Their 1982 collaboration, “Thriller,“ became a cultural touchstone of the 1980s. Jones and Jackson wanted to broaden Jackson’s fan base so they added rock elements, getting guitarist Eddie Van Halen to play a blistering solo on “Beat It,“ which became one of Jackon’s biggest hits ever. Complemented by dazzling videos featuring Jackson’s mesmerizing dancing just as MTV was coming of age, “Thriller” made the entertainer one of the biggest stars in the world.

DIVINE COLLABORATION

Hits like “Beat It,“ “Billie Jean” and the title song made “Thriller” the biggest selling album of all time. It won three Grammys for Jones and seven for Jackson.

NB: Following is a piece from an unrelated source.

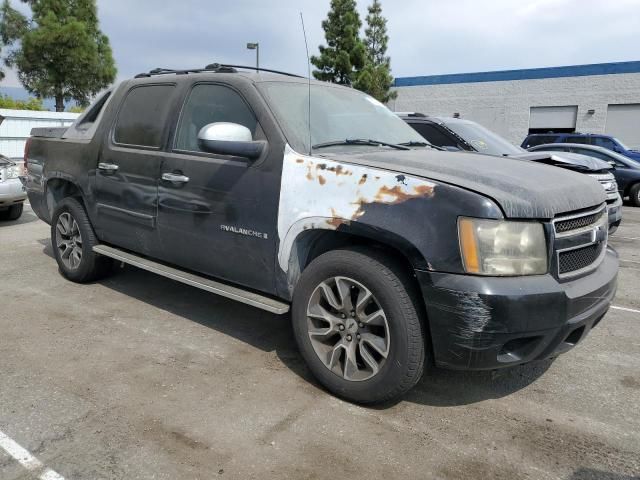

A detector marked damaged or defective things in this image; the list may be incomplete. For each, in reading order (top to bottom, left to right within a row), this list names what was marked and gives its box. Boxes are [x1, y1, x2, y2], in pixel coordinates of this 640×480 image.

damaged paint [278, 144, 438, 280]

They followed that in 1987 with “Bad,“ which had five No. 1 hits, including “Smooth Criminal” and “Man in the Mirror.”

In 1985, Jones, Jackson and singer Lionel Richie organized “We Are the World,“ a record to raise money for fighting famine in Ethiopia. The huge all-star chorus featured Ray Charles, Bob Dylan, Diana Ross, Bruce Springsteen and Smokey Robinson. Jones set the tone for the recording session with a sign that said: “Leave your ego at the door.”

Jackson died in 2009, and Jones later sued the estate, testifying that he was “cheated out of a lot of money” in royalties. In July 2017, a Los Angeles jury awarded Jones $9.4 million.

Jones started his own record label, Qwest, as well as Vibe, a magazine that covered the hip-hop world, and had various foundations and humanitarian projects.

He kept launching new projects well past the traditional retirement age. In 2018, Jones, then 84, told GQ magazine: “I never been this busy in my life.”

Jones was married three times. His first wife was his high school sweetheart Jeri Caldwell with whom he had one daughter; his second wife was Swedish model Ulla Andersson with whom he had two children, including Quincy III, who became a hip-hop producer.

His third wife was “Mod Squad” actress Peggy Lipton, with whom he had two daughters, including actress Rashida Jones. He had two other children outside his marriages, including one with actress Nastassja Kinski.